Ignore duplicates when producing map using streams
JavaJava 8Java StreamJava Problem Overview
Map<String, String> phoneBook = people.stream()
.collect(toMap(Person::getName,
Person::getAddress));
I get java.lang.IllegalStateException: Duplicate key
when a duplicated element is found.
Is it possible to ignore such exception on adding values to the map?
When there is duplicate it simply should continue by ignoring that duplicate key.
Java Solutions
Solution 1 - Java
This is possible using the mergeFunction
parameter of Collectors.toMap(keyMapper, valueMapper, mergeFunction)
:
Map<String, String> phoneBook =
people.stream()
.collect(Collectors.toMap(
Person::getName,
Person::getAddress,
(address1, address2) -> {
System.out.println("duplicate key found!");
return address1;
}
));
mergeFunction
is a function that operates on two values associated with the same key. adress1
corresponds to the first address that was encountered when collecting elements and adress2
corresponds to the second address encountered: this lambda just tells to keep the first address and ignores the second.
Solution 2 - Java
As said in JavaDocs:
> If the mapped keys contains duplicates (according to
> Object.equals(Object)
), an IllegalStateException
is thrown when the
> collection operation is performed.
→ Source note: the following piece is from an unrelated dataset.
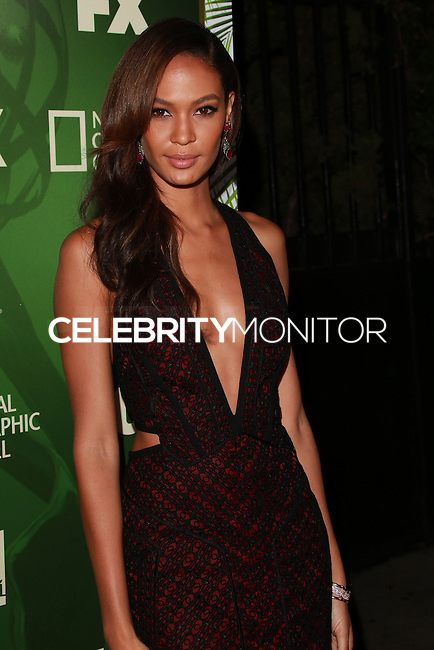 LOS ANGELES, CA, USA - AUGUST 25: Joan Smalls at the FOX, 20th Century FOX Television, FX Networks And National Geographic Channel's 2014 Emmy Award Nominee Celebration held at Vibiana on August 25, 2014 in Los Angeles, California, United States. (Photo by David Acosta/Celebrity Monitor)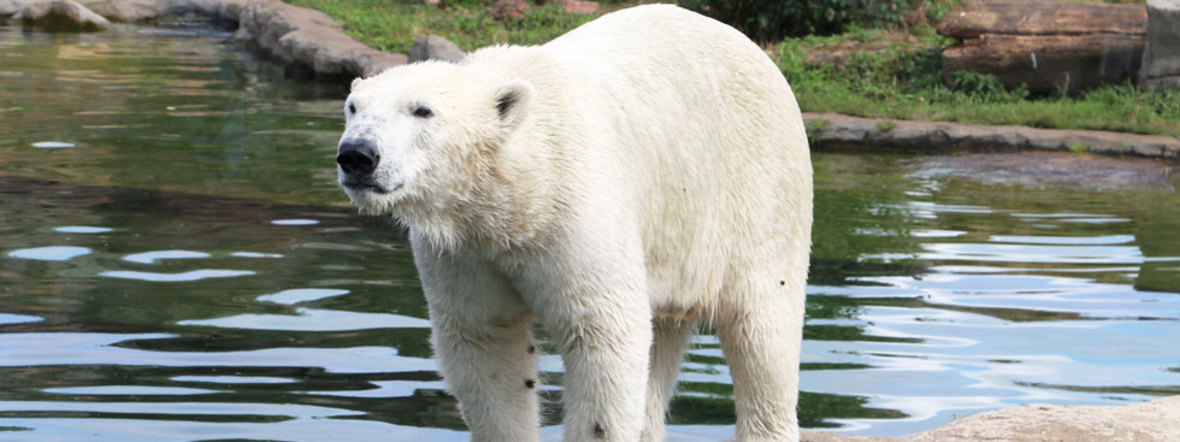 Die neue Eisbärin Nanook im Tierpark Hellabrunn, Foto: ZOOM Erlebniswelt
If the mapped keys may have
> duplicates, use toMap(Function keyMapper, Function valueMapper, BinaryOperator mergeFunction)
instead.
So you should use toMap(Function keyMapper, Function valueMapper, BinaryOperator mergeFunction)
instead. Just provide a merge function, that will determine which one of duplicates is put in the map.
For example, if you don't care which one, just call
Map<String, String> phoneBook =
people.stream()
.collect(Collectors.toMap(Person::getName,
Person::getAddress,
(a1, a2) -> a1));
Solution 3 - Java
The answer from alaster helped me a lot, but I would like to add meaningful information if someone is trying to group the data.
If you have, for example, two Orders
with the same code
but different quantity
of products for each one, and your desire is to sum the quantities, you can do the following:
List<Order> listQuantidade = new ArrayList<>();
listOrders.add(new Order("COD_1", 1L));
listOrders.add(new Order("COD_1", 5L));
listOrders.add(new Order("COD_1", 3L));
listOrders.add(new Order("COD_2", 3L));
listOrders.add(new Order("COD_3", 4L));
listOrders.collect(Collectors.toMap(Order::getCode,
o -> o.getQuantity(),
(o1, o2) -> o1 + o2));
Result:
{COD_3=4, COD_2=3, COD_1=9}
Or, from the javadocs, you can combine addresses:
Map<String, String> phoneBook
people.stream().collect(toMap(Person::getName,
Person::getAddress,
(s, a) -> s + ", " + a));
Solution 4 - Java
For grouping by Objects
Map<Integer, Data> dataMap = dataList.stream().collect(Collectors.toMap(Data::getId, data-> data, (data1, data2)-> {LOG.info("Duplicate Group For :" + data2.getId());return data1;}));
Solution 5 - Java
For anyone else getting this issue but without duplicate keys in the map being streamed, make sure your keyMapper function isn't returning null values.
It's very annoying to track this down because when it processes the second element, the Exception will say "Duplicate key 1" when 1 is actually the value of the entry instead of the key.
In my case, my keyMapper function tried to look up values in a different map, but due to a typo in the strings was returning null values.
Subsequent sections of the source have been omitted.